Okullarda kompozisyon yazardık; ilkokulda aile ve masallar, ortaokulda hayaller, lisede aşklar üzerine. Üniversitede hocamız hayat üzerine yazdırırdı, sanki “artık tanıyın hayatı, büyüyün” ya da “yazmayı öğrenin yaşarken” der gibi. “Ne olsun acaba” derdi elinde çayının şekeri varken şeker üzerine yazın derdi. “Ne olsun acaba” derdi pencereden dışarı bakarken ağaçları çimenleri görür yeşil üzerine yazın derdi. “Ne olsun acaba” der elindeki imla kılavuzundan rastgele bir kelime açar onunla ilgili yazın derdi. Garip gelirdi, bazen de gereksiz bulurduk. Nasıl yazılması gerektiğini anlatırdı uzun uzun ama cümleleri hep kısa tutmamızı isterdi. “Üç bölüme ayırın yazınızı, önce doğsun fikir ortaya dökün, sonra yaşasın detayları iyiyi kötüyü hayatı anlatın bol bol örnekle, en sonunda bitirici darbeyi vurun ne anlatmak ise hedefiniz derleyip toplayıp sunun okuyucuya”.
Hayat da başlar, ilerler ve biter bir yazı gibi. Önce doğarız ortaya; hangi memleketin bilmem neresinde sonra yaşarız detaylar içinde iyi kötü, en sonunda gideriz bitirici darbeyi yiyerek. Belki anlarız yaşadıkça ana fikrimizi belki anlatabilmişizdir fikrimizin ana hatlarını. Giriş, gelişme,sonuç.
Kompozisyon olarak adlandırırdık bu masumane, puan değeri olmadığında eğlenceli denemeleri. Kompozisyon, Fransızca composition “bileşim, beste, bir araya koymak, birleştirmek, inşa etmek ” sözcüğünden alıntıdır.
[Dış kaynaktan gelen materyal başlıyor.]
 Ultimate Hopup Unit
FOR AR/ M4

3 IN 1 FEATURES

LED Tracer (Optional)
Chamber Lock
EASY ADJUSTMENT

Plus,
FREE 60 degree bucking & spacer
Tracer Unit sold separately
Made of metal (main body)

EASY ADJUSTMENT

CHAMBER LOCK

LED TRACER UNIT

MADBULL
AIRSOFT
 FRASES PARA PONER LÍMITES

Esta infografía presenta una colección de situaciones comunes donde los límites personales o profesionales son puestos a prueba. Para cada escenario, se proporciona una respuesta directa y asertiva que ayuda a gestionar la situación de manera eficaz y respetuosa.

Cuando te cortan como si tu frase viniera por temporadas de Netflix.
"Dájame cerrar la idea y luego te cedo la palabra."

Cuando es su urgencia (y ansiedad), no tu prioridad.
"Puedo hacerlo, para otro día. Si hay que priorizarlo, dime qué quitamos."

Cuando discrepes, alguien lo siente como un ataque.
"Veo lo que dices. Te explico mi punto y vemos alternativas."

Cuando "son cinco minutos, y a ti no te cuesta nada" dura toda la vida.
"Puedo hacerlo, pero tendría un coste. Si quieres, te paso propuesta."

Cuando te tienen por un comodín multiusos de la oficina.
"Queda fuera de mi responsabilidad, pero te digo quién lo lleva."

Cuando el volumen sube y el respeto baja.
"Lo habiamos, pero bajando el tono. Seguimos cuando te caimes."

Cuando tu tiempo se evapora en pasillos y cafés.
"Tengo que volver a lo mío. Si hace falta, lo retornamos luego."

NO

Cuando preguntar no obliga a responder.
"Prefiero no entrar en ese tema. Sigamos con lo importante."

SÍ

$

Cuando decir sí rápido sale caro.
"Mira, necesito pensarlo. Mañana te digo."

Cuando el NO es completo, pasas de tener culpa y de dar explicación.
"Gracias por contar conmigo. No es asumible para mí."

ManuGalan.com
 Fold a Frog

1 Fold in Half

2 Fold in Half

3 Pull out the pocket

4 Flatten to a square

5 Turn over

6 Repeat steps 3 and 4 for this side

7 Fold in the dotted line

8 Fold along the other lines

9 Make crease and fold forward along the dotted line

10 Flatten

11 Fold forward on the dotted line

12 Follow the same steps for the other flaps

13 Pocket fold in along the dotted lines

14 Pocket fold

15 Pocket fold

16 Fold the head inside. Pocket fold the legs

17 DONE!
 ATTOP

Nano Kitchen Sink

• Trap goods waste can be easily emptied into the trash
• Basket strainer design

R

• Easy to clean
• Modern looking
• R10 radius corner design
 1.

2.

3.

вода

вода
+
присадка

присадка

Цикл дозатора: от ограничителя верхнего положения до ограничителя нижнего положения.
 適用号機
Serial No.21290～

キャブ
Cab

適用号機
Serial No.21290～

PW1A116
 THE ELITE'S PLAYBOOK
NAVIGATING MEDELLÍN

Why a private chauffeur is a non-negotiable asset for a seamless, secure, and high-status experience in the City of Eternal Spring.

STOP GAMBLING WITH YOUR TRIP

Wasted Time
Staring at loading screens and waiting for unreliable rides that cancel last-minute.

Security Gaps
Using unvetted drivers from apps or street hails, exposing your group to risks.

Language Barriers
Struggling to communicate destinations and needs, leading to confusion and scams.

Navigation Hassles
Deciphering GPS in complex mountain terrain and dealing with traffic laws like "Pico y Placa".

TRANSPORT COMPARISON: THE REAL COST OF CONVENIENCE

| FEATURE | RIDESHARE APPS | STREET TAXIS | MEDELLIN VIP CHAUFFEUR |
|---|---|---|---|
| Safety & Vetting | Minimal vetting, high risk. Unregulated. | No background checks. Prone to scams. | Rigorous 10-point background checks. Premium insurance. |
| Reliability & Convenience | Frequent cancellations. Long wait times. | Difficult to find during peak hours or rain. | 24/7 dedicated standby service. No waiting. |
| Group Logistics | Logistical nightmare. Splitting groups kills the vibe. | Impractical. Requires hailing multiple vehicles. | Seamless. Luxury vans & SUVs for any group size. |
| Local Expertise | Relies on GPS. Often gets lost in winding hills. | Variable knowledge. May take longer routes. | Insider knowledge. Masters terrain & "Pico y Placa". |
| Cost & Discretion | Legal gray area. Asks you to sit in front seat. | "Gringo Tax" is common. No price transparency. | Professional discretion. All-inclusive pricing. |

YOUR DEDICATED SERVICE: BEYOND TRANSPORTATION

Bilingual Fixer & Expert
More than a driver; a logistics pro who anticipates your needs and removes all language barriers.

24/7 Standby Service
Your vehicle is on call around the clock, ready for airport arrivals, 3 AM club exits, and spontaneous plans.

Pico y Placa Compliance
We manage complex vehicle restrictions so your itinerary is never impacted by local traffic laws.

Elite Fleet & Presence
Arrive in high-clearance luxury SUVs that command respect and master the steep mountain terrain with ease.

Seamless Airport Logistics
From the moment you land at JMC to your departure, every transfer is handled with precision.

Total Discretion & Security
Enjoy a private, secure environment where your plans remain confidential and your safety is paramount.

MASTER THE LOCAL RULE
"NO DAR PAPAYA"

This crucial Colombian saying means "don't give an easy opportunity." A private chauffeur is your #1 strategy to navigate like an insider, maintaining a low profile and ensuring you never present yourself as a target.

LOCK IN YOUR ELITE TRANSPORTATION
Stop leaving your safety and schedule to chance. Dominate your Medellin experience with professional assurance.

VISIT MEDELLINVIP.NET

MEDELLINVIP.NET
Ben, gelişme bölümündeyim neyin eğri neyin doğru olduğunu yaşayarak görmek isteyenlerin bayrak tutanıyım birçoğumuz gibi. Bazen yaşamak da yetmiyor, “bir daha yaşa sen tam anlamadın” diye homurdanıp defalarca aynı hataya sürüklüyor hayat benim gibileri. Gelişme bölümündeyim tasarlamaya çalışıyorum sonucun nasıl olacağını ya da gelişiyorum her bölümde. Ana fikri en sonunda anlayacağız gibi merakla bekliyorum anlar mıyız? Tasarlamadan yazdım/yaşıyorum, son darbeyi yemek için kimse hazırlık yapmaz ya da yapamaz bunun bilincindeyim. Gelişmenin, gelişme bölümünde beklerken, gelişmenin bir sonucu olacak bunun bilincini de iliklerime kadar hissediyorum.
Aklımda bir şiir, Behçet Aysan’dan;
“Sessiz akan bir ırmağım geceden
Git dersen giderim
Kal dersen kalırım
…
Söylenmemiş sahipsiz bir şarkıyım”…
Bu şiiri her okuduğumda ve söylenmiş şarkılı halini her dinlediğimde, sahibimi ve söyleyenimi bulmaya çalışan acizdim. Buldum onu, söyleyenimin melodisi, tınısı, ses rengi o kadar güzel ki! Neden ana fikri de o seslendirmesin? Gelişmenin en güzel anındayım bitmemesini dileyerek.
Uzun uzun keyifle, sağlıkla yaşayın. Cümleleriniz kısa, cümlemizin onaylayacağı bir hayat sürün. Birileri hayatınıza dokunsun, söylesin şarkınızı. Herkesin bir sonuç cümlesi vardır kompozisyonunda, siz de pozisyonunuzu alın söyleyin bir çırpıda. Sonuç bölümünün sonucundayım, mutlu olmak mutlu ölmek istiyorum; biliyorum ki mutlu olmak için mutlu etmek gerek. Mutlu etmek için ölesiye öylesine çalışıyorum ki. Ne demiş söylenmiş sahipli başka bir şarkı “hiçbir şeyde gözüm yok sen yanımda ol yeter”.